Pour la rentrée, elle a passé aux représentants commerciaux du groupe Hachette une commande « assez légère », sans pour autant faire l’impasse sur les incontournables comme Gaël Faye (dont le deuxième livre, Jacaranda, vient de paraître chez Grasset). « Si l’on boycotte tout ce qui n’est pas indépendant ou qui dépend de milliardaires de droite, là, on est obligé d’enlever la moitié du stock », ajoute Johan Badour.
Le client roi
Choix des titres commandés, composition des tables sur lesquelles est mise en valeur une sélection de parutions… Le travail de libraire est commercial, mais aussi éditorial.

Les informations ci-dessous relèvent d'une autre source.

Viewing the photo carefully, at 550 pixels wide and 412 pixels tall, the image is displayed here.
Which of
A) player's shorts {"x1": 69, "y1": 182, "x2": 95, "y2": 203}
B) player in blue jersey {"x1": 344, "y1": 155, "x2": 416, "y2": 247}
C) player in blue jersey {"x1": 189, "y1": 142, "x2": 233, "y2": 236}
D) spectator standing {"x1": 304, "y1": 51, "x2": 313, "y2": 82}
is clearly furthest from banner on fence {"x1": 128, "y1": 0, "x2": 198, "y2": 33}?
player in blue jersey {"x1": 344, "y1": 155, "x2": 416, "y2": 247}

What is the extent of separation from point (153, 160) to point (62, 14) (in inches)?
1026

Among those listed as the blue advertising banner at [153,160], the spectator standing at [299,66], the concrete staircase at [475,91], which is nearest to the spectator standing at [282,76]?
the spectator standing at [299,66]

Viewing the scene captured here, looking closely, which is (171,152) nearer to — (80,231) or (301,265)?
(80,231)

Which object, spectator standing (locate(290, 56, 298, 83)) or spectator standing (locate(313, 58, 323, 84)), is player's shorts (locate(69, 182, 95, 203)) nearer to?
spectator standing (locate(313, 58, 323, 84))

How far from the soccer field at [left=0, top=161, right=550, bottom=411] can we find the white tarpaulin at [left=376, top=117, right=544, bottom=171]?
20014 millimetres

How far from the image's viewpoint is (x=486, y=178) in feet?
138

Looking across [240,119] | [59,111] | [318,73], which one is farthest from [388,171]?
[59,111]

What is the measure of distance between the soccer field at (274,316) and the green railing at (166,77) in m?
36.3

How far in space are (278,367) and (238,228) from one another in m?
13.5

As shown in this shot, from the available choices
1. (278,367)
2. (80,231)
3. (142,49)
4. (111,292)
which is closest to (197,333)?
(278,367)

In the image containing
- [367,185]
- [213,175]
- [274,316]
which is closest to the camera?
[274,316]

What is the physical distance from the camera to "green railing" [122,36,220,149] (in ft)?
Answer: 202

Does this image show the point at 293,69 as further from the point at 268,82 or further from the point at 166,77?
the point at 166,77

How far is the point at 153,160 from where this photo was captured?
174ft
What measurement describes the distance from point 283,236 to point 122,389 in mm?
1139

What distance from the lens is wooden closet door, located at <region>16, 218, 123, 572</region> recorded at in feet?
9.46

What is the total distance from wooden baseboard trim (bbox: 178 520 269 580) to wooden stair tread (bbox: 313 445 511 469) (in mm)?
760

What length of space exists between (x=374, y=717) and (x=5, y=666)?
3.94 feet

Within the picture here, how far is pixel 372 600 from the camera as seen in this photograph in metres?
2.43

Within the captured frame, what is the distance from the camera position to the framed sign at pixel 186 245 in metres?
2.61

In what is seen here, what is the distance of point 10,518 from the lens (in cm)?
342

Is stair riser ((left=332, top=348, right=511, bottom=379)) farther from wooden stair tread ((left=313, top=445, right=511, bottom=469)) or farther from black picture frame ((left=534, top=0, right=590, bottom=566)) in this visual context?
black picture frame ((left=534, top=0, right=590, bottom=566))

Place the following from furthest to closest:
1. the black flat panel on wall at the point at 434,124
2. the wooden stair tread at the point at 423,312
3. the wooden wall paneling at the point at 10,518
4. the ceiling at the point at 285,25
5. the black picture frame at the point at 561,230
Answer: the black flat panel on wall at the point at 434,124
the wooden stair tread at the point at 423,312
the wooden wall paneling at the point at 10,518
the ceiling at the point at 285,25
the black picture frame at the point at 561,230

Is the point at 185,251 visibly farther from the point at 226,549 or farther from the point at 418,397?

A Beaune, Anne-Céline Drach se sent obligée de « contenter tout le monde ». « Notre boulot, ça n’est pas de dire quoi penser ou quoi lire. Nous mettons donc en avant des livres qui nous plaisent moins tout en continuant, en parallèle, à faire notre travail de médiation culturelle, en invitant par exemple Rachida Brakni, qui raconte dans son livre l’histoire de son père, immigré algérien. » Elle admet quand même avoir eu un pincement au cœur les quelques fois où des jeunes sont venus acheter Le Suicide français, d’Eric Zemmour, avec l’argent de leur Pass culture.
Emmanuel Laugier, 54 ans, vit à Nîmes. Ce représentant commercial chargé des territoires du sud-est de la France pour le groupe BLDD (Belles Lettres diffusion-distribution) passe sa vie sur les routes pour aller parler aux libraires de son catalogue de parutions d’éditeurs indépendants. Il se fait le relais de leur « abattement » à l’idée que, dans leur territoire, parfois jusqu’à « 50 % des gens ont voté pour le RN ».
« Bien sûr, il y a quelques librairies traditionalistes, à Marseille ou à Nice, par exemple, qui ont une clientèle bourgeoise, de droite, conservatrice, mais ils commandent quand même des livres de mon catalogue. Il ne faut pas oublier que les libraires sont aussi des commerçants : s’ils savent qu’ils peuvent vendre cinquante exemplaires d’un livre – qu’il s’agisse d’un best-seller annoncé ou qu’il fasse partie des parutions réactionnaires –, certains d’entre eux n’hésiteront pas à suivre les recommandations du représentant de ces maisons. Même s’ils ne le mettent pas forcément en avant. »
Il rappelle néanmoins qu’il en va de la prérogative du libraire de composer sa sélection à sa guise, même si tous ont l’obligation légale de commander n’importe quel ouvrage demandé par un client. La librairie indépendante est souveraine, mais le client, lui, reste roi.